Dolby Chadwick Gallery is pleased to announce Zero Gravity, a solo exhibition of new works by Tom Lieber. The paintings to be exhibited will offer viewers the opportunity to appreciate and compare several of the artist’s recent creative trajectories.

The first cohort of abstract paintings spotlights Lieber’s interest in linear mark making. In Thick Gray Shield (2014) and Ochre Sprout (2013), for example, overlapping lines unravel across the canvas in spontaneous bursts of seemingly sourceless energy. Lieber started this particular body of work last summer after deciding to revisit a handful of older paintings. The process of going back in and adding new linear structures over the flatter, more diffuse underpaintings provided a fresh direction for these otherwise unfinished works. More specifically, Lieber’s interventions allowed him to move beyond his primary emphasis on color and tonal contrasts and instead explore contrasts between areas of differing weight, precision, depth, and scale. How do these spaces, conceived of in three-dimensional terms, interact with and impact one another?

Despite Lieber’s newfound emphasis on spatial diversity, relationships between color continue to play a central role in his paintings. When Lieber first moved to Los Angeles from Kauai several years ago, he found it difficult to adjust to life in the city. Its negative characteristics—the runaway affluence, waste, and pollution—overwhelmed his perspective for upwards of a year until he was able to embrace a more optimistic outlook. “Split” paintings such as Black/White Center (2013) act as a proxy for this transition. Here, lines of color produce different effects as they move from the black half to the white half of the compositions. The intensity and richness of the color against the black background proved especially illuminating for Lieber in that it solidified his belief in the value of experiencing moments of darkness.

The structural underpaintings of these aforementioned works are similar to those found in a third group that emphasizes weightier, more independent forms. Many of these forms are spade-like in shape, reminiscent of a human torso or the silhouette of a tree mushrooming toward sunlight. Their curved flights parallel Lieber’s interest in the act of dropping and rebounding in the way a surfer cascades down, through, and back up the barrel of a wave. The physical experience of dropping offers an intense thrill, but also a sense of peace produced by the feeling of weightlessness. When Lieber paints, he attempts to occupy a mental space akin to dropping wherein he’s both in the heart of the energy but also detached, enabling him the freedom and confidence to respond to the balance of his mark making as he works.
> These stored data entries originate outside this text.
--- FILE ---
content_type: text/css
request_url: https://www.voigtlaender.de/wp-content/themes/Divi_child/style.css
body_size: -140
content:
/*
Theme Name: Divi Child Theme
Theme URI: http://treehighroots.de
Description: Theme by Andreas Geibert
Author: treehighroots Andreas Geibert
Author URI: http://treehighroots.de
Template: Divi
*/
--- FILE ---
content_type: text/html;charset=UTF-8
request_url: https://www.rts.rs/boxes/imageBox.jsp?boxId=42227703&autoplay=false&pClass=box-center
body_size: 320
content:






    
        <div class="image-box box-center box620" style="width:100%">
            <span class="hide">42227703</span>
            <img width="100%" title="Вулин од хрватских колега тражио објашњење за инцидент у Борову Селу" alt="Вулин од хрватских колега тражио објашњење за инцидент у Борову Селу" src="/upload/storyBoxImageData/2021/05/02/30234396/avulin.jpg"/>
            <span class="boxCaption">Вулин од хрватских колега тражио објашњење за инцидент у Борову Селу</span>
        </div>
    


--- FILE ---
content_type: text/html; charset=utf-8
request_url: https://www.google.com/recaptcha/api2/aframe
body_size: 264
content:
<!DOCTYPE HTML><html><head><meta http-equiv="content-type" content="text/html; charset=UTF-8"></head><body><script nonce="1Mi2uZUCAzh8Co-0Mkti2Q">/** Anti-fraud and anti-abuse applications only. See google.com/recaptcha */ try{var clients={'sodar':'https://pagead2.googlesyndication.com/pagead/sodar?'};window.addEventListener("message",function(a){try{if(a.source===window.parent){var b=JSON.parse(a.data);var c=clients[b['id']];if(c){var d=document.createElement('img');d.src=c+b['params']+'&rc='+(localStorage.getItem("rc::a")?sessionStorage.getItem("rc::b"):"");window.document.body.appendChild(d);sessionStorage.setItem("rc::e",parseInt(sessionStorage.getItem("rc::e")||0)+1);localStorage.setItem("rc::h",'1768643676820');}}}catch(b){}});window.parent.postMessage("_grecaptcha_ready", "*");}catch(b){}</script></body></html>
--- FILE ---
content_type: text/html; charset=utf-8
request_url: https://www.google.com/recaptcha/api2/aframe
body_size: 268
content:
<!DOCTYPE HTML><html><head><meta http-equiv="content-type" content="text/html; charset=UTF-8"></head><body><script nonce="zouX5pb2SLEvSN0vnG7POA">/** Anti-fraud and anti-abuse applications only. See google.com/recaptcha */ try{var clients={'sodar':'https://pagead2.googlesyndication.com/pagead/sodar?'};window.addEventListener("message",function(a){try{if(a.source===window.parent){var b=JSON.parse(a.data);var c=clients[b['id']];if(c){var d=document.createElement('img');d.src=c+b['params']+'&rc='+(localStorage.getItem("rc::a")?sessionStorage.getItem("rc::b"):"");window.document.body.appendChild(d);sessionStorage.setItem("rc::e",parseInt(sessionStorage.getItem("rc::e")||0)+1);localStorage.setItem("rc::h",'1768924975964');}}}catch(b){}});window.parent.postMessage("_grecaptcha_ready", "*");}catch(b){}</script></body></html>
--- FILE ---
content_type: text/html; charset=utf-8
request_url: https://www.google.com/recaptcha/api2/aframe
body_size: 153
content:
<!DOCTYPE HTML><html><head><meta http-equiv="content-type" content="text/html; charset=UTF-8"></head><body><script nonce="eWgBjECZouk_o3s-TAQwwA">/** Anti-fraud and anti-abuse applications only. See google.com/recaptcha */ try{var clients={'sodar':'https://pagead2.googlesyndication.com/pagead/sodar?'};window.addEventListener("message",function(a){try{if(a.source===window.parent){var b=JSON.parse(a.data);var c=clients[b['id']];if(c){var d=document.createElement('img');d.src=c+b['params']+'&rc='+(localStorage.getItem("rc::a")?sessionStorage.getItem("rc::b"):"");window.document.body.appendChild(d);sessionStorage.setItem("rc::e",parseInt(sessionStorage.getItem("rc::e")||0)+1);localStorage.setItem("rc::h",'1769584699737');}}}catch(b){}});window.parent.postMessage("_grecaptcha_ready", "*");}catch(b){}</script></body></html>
Tom Lieber was born in St. Louis, Missouri, in 1949. He earned his B.F.A. in 1971 followed by his M.F.A. in 1974 from the University of Illinois. In addition to showing across North America and Europe, his work can be found in the permanent collections of the San Francisco Museum of Modern Art; the Guggenheim Museum of Art, New York; the Metropolitan Museum of Art, New York; the Museum of Contemporary Art, Los Angeles; and the Tate Gallery, London. In 1975, Lieber was honored with a grant from the National Endowment of the Arts. This will be Lieber’s third solo exhibition at the Dolby Chadwick Gallery.